Lesson 026: Formalizing De Facto Dependencies

Lesson 026: Formalizing De Facto Dependencies

The Lesson

A dependency that's imported in production code but missing from the package manifest is a time bomb. It works on the developer's machine (where the package was installed for something else) and fails on fresh installs, CI, or new team members. Audit imports against declared dependencies whenever adding a new module that uses an existing library.

Context

A Python data science project declared its ML dependencies in pyproject.toml under [project.optional-dependencies] ml. The list included scikit-learn, torch, transformers, Pillow, NLTK, and HDBSCAN. Two production modules (models/batch_scores.py and models/composite.py) imported scipy.stats.beta — but scipy was not in the dependency list. It worked because scipy is a transitive dependency of scikit-learn, but this relationship is not guaranteed across versions.

What Happened

  1. Phase 3 (statistical modeling) added two modules that imported from scipy.stats import beta as beta_dist for Beta-Binomial posterior computation.
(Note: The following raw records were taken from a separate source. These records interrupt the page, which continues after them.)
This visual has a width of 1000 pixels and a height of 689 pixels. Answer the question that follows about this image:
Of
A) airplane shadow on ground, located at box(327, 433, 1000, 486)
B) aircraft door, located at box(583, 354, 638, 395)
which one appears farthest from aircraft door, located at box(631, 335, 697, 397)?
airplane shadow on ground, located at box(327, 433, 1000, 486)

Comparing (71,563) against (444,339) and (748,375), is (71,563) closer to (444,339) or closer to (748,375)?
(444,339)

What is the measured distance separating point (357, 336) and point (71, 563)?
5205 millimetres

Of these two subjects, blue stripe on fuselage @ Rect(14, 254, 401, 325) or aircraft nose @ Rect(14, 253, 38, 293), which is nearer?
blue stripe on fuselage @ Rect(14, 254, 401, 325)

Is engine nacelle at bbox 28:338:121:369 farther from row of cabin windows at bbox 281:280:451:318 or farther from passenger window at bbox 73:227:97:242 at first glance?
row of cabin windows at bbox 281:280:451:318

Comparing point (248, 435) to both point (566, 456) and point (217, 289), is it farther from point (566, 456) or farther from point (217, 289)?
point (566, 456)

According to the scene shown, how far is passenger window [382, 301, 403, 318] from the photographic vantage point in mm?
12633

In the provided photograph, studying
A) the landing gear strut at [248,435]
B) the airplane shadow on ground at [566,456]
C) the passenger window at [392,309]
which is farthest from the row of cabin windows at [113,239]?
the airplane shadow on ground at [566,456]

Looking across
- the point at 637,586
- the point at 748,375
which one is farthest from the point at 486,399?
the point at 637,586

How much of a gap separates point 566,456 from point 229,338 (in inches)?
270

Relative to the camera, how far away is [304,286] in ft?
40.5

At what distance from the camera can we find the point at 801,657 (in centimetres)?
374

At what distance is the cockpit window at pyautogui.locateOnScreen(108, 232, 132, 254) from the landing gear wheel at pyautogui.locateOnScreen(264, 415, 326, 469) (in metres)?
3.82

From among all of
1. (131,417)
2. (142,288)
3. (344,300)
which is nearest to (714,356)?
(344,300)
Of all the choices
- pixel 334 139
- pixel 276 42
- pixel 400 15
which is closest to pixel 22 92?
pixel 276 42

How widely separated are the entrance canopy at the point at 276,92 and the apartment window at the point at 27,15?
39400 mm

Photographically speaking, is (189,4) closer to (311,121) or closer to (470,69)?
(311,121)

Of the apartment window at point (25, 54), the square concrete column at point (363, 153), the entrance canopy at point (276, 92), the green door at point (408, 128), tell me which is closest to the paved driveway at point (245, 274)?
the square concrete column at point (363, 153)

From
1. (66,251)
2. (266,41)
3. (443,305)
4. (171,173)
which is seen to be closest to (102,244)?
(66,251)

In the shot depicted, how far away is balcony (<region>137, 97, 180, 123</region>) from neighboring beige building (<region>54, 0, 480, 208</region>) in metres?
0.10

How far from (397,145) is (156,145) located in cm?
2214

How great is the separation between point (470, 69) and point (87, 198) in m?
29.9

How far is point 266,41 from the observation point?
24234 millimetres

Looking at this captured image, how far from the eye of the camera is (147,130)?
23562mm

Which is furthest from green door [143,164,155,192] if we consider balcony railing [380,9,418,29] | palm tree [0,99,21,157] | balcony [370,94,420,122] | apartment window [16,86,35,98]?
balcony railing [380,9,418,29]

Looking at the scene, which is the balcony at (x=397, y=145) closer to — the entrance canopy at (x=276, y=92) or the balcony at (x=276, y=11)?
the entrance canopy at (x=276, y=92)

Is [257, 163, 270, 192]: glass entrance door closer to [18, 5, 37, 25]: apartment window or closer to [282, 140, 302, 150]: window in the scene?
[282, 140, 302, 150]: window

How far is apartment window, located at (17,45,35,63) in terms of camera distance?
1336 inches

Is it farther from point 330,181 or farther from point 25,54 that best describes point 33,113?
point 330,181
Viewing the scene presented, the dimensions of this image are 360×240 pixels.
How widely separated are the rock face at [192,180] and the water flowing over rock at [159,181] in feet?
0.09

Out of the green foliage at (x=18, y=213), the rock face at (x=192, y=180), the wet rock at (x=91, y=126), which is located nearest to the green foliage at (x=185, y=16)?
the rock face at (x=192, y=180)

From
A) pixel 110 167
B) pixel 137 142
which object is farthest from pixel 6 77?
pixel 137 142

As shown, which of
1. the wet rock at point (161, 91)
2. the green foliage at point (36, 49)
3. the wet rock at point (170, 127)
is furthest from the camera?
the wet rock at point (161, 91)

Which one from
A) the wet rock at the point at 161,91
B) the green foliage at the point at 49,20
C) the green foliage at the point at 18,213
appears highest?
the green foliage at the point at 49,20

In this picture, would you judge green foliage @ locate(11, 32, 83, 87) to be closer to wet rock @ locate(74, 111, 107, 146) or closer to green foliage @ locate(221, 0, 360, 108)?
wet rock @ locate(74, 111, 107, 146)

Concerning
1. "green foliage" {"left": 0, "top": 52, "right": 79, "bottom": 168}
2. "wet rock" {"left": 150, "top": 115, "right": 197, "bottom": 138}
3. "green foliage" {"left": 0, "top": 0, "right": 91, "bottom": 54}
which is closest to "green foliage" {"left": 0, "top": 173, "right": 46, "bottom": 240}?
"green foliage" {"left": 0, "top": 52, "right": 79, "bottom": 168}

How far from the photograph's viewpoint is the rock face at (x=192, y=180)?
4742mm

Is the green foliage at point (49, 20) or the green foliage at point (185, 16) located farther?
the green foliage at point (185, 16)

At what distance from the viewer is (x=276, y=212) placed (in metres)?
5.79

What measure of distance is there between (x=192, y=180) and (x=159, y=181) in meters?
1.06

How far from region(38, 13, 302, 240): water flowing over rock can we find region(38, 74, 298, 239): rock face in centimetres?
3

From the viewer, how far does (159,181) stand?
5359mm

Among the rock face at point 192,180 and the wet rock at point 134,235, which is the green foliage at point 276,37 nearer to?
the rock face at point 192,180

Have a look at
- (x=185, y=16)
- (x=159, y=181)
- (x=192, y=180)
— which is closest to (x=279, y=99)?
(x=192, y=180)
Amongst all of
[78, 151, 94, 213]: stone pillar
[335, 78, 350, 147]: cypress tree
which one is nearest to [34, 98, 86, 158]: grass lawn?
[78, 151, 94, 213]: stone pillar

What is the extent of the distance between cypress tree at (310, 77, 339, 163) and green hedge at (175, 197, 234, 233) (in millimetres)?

Both imports were lazy (inside functions) so they didn't fail at import time.
  2. Phase 4 (calendar optimization) needed scipy.optimize.linear_sum_assignment for the Hungarian algorithm. When checking whether to add scipy as a dependency, discovered it was already imported in two existing files.
  3. scipy was present on the development machine because scikit-learn pulls it in as a transitive dependency. But relying on transitive dependencies is fragile — sklearn could drop scipy in a future version, or a user could install the project without the ml extras.
  4. Added scipy>=1.12 to pyproject.toml under the ml optional dependencies, formalizing the de facto dependency.
  5. The fix was one line in the manifest. The risk of not fixing it: a cryptic ModuleNotFoundError: No module named 'scipy' on a fresh install, with no obvious connection to the scoring or optimization code.

Key Insights

Applicability

This applies to any project with a package manifest (pyproject.toml, setup.py, package.json, Cargo.toml, go.mod). The pattern is the same: code imports a library, the library happens to be installed, but the manifest doesn't declare it.

Especially common in data science projects where the ML ecosystem has deep transitive dependency trees (numpy → scipy → sklearn → many others).